ЗАДАНИЕ
Напишите продолжение текста о допросе Сары Гуд, начав сразу после его последнего предложения.

ТЕКСТ
* * * * * * *

Если не сама Сара Гуд в тот же день подписала себе приговор столь резкими ответами, то ее муж определенно сделал это для нее. Кто-то из присутствовавших вспомнил, как Уильям Гуд высказывал подозрение, что его жена «либо ведьма, либо очень скоро станет ведьмой». Хэторн бросился вытаскивать из незадачливого ткача подробности. Он видел какие-нибудь дьявольские ритуалы? Нет, но жена вела себя с ним враждебно. Со слезами на глазах он признал, «что она враг всему хорошему». Если зал и ахнул, то в записях это не отразилось: Иезекиль Чивер, один из писарей в тот день, не счел нужным сохранить данный факт для истории. Годы нищеты не пощадили их брак: о том, что Сара Гуд не проявила ни капли сочувствия к судьбе соседской скотины, тоже рассказал ее муж. А ночью накануне ареста жены он как раз заметил ведьмино клеймо – знак, которым, как известно, дьявол метит своих слуг, – чуть ниже ее правого плеча. Раньше его там не было. Он еще подумал: интересно, видел ли это кто-нибудь еще. Хэторн отправил Гуд в тюрьму.

* * * * * * *

ПРЕДОСТАВЛЕННЫЙ ПЕРЕЧЕНЬ
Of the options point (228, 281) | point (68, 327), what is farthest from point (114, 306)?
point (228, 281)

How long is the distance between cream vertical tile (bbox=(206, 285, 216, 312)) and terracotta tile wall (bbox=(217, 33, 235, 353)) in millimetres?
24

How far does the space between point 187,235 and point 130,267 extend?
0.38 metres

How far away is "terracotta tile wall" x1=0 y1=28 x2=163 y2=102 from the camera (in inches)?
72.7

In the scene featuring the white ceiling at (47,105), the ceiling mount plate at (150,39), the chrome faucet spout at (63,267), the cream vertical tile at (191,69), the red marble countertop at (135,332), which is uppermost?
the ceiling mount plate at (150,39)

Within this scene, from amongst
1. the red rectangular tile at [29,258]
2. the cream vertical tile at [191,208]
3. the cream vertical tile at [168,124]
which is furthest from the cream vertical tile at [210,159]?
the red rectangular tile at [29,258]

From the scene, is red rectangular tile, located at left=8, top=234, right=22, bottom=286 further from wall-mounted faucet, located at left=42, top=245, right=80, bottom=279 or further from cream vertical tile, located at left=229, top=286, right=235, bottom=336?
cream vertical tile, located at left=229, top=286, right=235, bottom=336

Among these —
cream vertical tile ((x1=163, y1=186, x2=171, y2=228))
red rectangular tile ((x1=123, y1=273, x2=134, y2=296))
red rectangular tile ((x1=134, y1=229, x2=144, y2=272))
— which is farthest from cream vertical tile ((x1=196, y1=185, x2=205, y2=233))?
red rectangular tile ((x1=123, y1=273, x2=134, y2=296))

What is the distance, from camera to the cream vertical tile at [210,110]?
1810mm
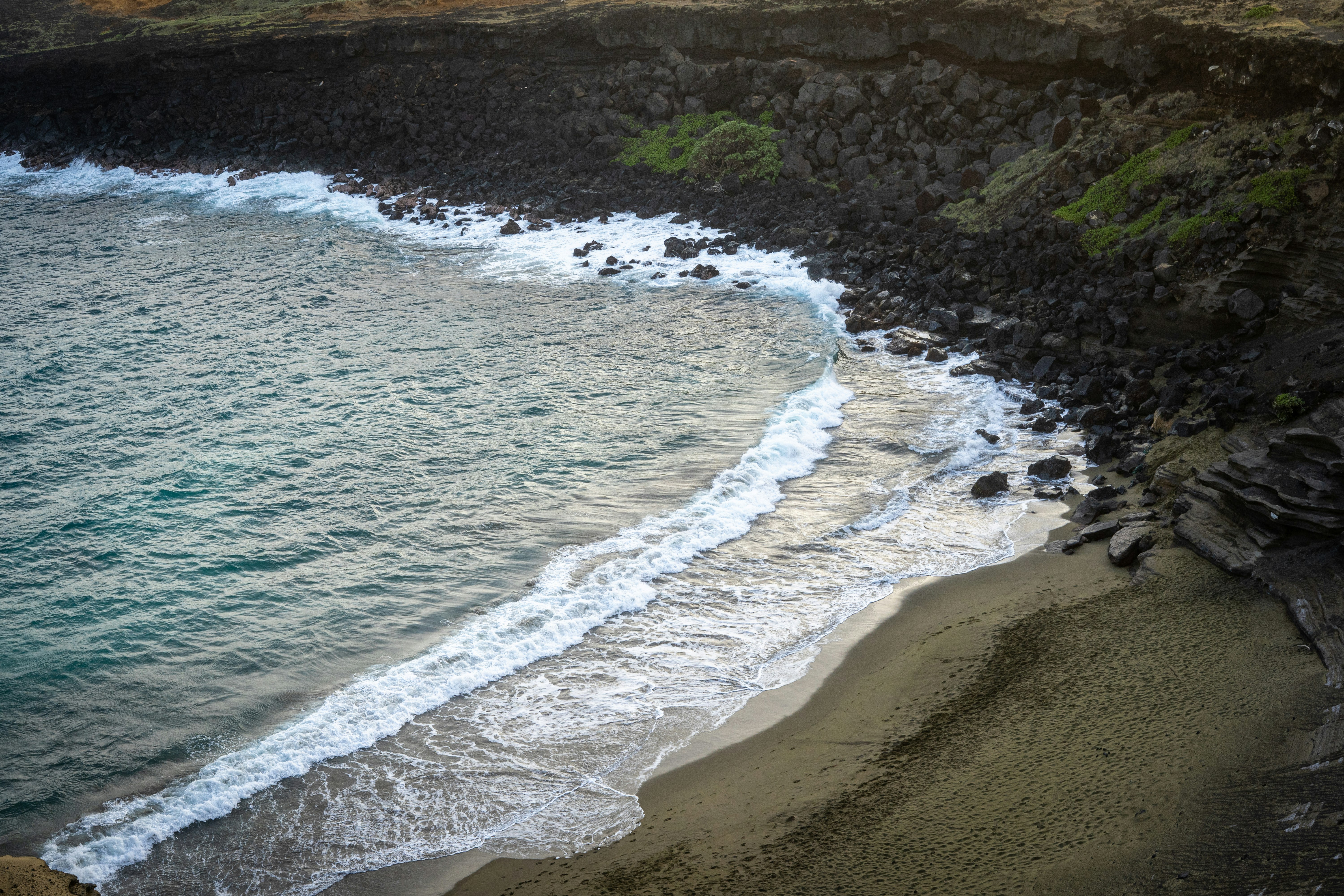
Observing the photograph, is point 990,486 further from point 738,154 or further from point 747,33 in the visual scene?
point 747,33

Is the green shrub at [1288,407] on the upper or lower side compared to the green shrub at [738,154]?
lower

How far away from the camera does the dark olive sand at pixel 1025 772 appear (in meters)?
7.73

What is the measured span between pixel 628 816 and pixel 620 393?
Answer: 1148 cm

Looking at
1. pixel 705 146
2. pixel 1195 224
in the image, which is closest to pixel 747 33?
pixel 705 146

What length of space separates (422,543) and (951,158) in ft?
65.7

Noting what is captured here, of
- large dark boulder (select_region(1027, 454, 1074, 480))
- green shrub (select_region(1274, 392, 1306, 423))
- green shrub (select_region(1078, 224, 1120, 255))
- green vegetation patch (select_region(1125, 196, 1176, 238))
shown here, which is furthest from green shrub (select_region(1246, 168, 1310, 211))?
large dark boulder (select_region(1027, 454, 1074, 480))

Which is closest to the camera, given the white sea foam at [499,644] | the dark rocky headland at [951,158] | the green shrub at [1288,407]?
the white sea foam at [499,644]

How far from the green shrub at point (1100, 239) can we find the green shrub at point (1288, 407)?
7.98m

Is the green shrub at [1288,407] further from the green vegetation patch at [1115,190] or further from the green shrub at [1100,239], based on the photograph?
the green vegetation patch at [1115,190]

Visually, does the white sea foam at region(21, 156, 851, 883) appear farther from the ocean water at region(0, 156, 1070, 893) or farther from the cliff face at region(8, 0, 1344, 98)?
the cliff face at region(8, 0, 1344, 98)

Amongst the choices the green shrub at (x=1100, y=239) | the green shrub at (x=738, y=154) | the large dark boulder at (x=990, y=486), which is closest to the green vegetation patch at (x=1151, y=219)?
the green shrub at (x=1100, y=239)

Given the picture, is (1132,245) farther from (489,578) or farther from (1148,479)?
(489,578)

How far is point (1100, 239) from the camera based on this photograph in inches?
816

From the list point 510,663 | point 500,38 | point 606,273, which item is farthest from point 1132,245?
point 500,38
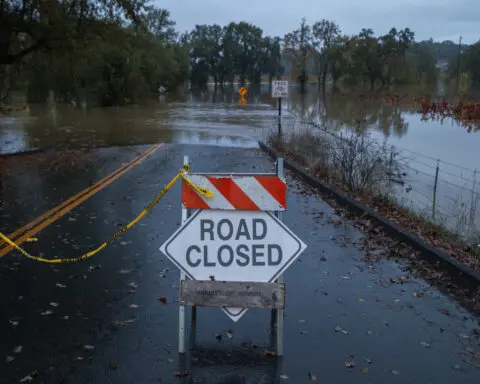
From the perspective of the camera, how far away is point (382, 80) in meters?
102

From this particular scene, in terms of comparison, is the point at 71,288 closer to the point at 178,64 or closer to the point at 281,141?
the point at 281,141

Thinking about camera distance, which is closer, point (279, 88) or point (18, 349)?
point (18, 349)

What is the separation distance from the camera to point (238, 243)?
4328mm

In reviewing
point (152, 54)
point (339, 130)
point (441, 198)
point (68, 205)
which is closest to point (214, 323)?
point (68, 205)

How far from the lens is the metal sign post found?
14.1ft

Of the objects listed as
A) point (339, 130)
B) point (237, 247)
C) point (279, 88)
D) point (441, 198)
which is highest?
point (279, 88)

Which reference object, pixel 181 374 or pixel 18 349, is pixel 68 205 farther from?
pixel 181 374

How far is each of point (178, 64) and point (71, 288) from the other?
7563 cm

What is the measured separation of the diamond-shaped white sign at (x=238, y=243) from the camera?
14.2ft

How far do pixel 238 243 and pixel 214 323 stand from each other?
1.27 metres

* * * * * * *

ОТВЕТ НИЖЕ
Немолодую Сару Осборн, вторую подозреваемую, он допрашивал с таким же пристрастием. Как и Гуд, Осборн уже давно пыталась получить приличное наследство, в ее случае – оставшееся после смерти мужа в 1674 году. Дело двигалось медленно. Осборн тем временем снова влюбилась и вышла замуж за своего ирландского батрака. Слухи о ней ходили годами, и последние из этих лет она провела прикованной к постели. Хэторна снова ждали отрицания, хотя и от более покладистой и не такой убогой обвиняемой. Осборн отказывалась вовлекать в свои объяснения Гуд, которую долго не видела и с которой в целом была лишь шапочно знакома. Но Сара Гуд приплела тебя, поддел ее Хэторн. Осборн не попалась в ловушку. Хэторн снова обратился к девочкам. Не могут ли они подойти к свидетельнице? Каждая из четверых ее опознала. Сара Осборн была одета совершенно так же, когда щипала их и душила, указали они. Признавая свое сложное положение, Осборн вроде бы вздыхала после ареста, что она скорее пострадавшая от колдовства, чем колдунья. Это не укрылось от внимания Хэторна. Что она имеет в виду? Осборн рассказала о своем частом ночном кошмаре. Она то ли видела, то ли ей снилось, что видела, – на разницу никто не обратил внимания – похожую на индейца фигуру. Он схватил ее за шею и потащил за волосы к входной двери. О том, что делать в подобной ситуации, задумывалась едва ли не каждая женщина в Массачусетсе. В своем бестселлере Мэри Роулендсон писала, что до похищения индейцами не раз говорила себе: лучше уж умереть, чем живой попасть в плен к дикарям[16]. Все слышали о младенческих головках, размозженных о стволы деревьев, и о выпотрошенных беременных женщинах. И при всей своей нетерпимости к беднякам деревенские добровольно жертвовали в фонд поддержки людей, побывавших в плену у индейцев. В феврале, например, деревня собрала тридцать два фунта – половину годового жалованья Пэрриса (которое ему так и не выплатили).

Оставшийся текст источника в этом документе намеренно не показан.